(Data shown):
-- Start --

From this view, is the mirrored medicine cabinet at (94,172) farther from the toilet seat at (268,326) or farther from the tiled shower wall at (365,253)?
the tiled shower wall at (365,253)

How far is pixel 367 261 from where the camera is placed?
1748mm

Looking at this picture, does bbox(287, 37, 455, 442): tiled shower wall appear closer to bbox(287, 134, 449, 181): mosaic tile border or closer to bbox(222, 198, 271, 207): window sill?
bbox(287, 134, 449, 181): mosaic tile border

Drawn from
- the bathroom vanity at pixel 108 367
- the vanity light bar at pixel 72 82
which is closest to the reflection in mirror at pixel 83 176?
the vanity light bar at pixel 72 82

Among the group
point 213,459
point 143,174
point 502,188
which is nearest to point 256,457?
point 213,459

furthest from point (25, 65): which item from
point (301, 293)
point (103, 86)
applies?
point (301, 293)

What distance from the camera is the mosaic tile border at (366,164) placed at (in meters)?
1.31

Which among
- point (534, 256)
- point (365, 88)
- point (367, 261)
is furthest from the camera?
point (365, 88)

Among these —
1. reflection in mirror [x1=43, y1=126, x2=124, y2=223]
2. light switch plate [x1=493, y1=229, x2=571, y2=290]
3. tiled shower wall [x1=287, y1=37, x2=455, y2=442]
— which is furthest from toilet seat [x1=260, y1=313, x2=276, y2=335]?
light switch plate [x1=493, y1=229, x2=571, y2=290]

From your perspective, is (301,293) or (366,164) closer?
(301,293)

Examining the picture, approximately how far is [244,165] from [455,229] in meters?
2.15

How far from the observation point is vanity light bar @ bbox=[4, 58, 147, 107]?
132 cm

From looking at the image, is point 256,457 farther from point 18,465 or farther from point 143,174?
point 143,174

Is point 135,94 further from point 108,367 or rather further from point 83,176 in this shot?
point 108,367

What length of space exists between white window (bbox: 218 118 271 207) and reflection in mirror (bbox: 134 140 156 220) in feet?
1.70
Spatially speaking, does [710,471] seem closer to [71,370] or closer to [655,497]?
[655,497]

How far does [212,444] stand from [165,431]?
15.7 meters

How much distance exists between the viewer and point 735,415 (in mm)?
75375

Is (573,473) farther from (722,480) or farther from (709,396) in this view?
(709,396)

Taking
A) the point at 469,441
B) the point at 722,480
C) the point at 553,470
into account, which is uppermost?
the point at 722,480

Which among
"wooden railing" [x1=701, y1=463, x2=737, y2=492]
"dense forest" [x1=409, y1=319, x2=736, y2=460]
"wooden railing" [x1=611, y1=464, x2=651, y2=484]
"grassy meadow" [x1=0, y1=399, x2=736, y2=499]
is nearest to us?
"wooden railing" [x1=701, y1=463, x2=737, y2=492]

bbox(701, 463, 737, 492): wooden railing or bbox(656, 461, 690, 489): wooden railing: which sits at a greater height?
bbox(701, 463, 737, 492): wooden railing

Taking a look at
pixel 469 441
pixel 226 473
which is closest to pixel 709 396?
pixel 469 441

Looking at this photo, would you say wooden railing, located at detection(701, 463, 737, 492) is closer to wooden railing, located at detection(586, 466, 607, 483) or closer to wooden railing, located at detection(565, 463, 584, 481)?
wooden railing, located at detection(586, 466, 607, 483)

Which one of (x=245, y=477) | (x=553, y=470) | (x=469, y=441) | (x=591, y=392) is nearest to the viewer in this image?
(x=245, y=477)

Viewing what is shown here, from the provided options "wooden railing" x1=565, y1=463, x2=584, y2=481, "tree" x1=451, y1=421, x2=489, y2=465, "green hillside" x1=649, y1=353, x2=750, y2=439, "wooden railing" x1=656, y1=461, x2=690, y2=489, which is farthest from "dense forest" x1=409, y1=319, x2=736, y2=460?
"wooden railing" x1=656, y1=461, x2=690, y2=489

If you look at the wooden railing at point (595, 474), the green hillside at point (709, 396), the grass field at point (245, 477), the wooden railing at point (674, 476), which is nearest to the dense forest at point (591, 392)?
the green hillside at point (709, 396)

-- End --
-- Start --

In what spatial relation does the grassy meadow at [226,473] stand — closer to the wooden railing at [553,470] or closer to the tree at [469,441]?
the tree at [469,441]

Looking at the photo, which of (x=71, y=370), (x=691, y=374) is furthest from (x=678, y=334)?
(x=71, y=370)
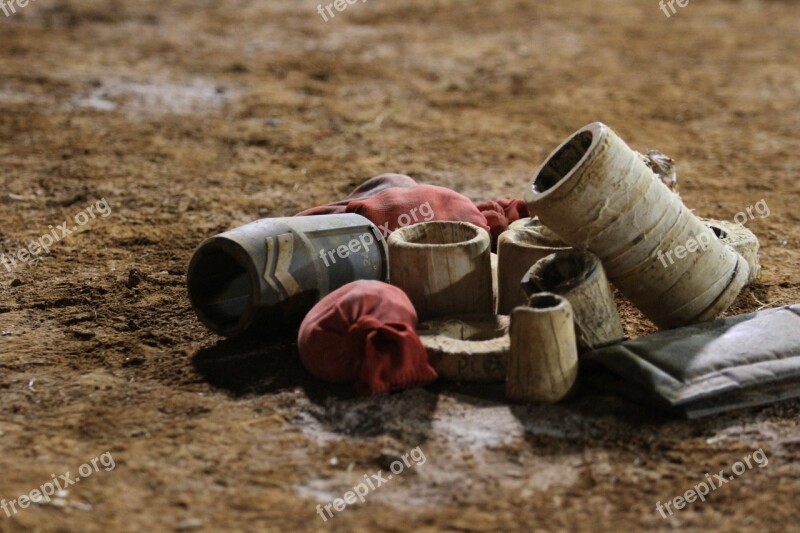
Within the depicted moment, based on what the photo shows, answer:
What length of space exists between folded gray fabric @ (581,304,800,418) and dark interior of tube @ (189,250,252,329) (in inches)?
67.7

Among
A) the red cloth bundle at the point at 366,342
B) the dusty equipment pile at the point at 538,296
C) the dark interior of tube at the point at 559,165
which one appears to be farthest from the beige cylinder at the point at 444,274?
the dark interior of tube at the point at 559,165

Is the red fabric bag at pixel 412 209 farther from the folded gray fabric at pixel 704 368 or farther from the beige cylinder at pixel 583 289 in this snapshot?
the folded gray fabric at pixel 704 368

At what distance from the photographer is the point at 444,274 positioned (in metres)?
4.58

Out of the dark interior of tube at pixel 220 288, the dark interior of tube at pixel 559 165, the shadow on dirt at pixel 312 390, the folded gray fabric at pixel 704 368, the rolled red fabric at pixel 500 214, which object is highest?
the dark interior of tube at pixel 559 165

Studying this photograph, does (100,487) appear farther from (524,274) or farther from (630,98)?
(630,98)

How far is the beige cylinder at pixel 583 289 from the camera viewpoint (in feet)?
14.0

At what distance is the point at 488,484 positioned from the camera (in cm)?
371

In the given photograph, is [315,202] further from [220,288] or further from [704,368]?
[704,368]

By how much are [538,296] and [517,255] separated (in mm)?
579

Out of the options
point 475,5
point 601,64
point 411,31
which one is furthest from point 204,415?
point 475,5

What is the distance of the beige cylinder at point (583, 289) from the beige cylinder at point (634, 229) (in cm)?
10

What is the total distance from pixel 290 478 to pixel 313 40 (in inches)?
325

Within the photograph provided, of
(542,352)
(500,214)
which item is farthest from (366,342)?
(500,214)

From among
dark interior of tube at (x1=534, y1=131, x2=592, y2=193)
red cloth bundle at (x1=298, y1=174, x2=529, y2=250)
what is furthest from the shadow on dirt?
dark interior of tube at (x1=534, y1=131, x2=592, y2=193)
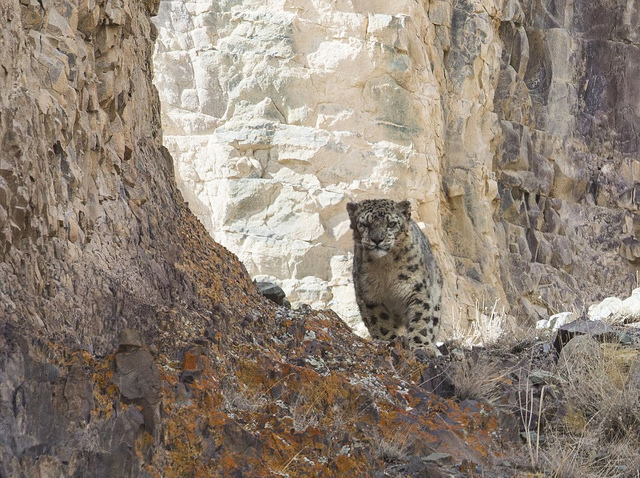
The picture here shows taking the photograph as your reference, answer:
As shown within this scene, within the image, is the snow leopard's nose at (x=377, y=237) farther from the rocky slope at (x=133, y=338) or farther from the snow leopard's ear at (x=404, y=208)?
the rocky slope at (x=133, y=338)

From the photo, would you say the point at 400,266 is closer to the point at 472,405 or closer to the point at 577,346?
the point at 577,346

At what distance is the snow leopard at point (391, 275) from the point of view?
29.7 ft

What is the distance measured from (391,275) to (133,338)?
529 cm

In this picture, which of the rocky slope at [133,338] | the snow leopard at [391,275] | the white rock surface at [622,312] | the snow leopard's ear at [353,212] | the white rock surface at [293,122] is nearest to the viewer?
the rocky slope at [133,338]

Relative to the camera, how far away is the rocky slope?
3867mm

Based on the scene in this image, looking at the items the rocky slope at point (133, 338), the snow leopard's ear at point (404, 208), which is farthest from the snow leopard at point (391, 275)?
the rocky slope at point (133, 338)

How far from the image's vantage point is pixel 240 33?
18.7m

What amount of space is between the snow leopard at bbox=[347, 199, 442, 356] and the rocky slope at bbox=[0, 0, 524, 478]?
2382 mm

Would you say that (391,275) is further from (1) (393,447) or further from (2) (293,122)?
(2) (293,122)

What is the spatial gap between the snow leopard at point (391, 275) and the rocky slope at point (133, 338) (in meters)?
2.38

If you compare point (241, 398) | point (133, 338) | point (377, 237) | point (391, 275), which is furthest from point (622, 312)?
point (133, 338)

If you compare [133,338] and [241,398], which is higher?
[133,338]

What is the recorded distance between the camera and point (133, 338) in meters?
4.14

-- End --

Collect every line of the data above that contains the word "green", treating uppercase and lowercase letters as distinct.

(Finished answer):
Viewing what is shown here, from the provided options "wooden railing" x1=565, y1=463, x2=584, y2=481, "tree" x1=451, y1=421, x2=489, y2=465, "green hillside" x1=649, y1=353, x2=750, y2=439, "wooden railing" x1=656, y1=461, x2=690, y2=489, which is farthest from "dense forest" x1=409, y1=319, x2=736, y2=460?
If you look at the wooden railing at point (595, 474), the green hillside at point (709, 396), the grass field at point (245, 477), the wooden railing at point (674, 476), which is nearest to the dense forest at point (591, 392)?
the green hillside at point (709, 396)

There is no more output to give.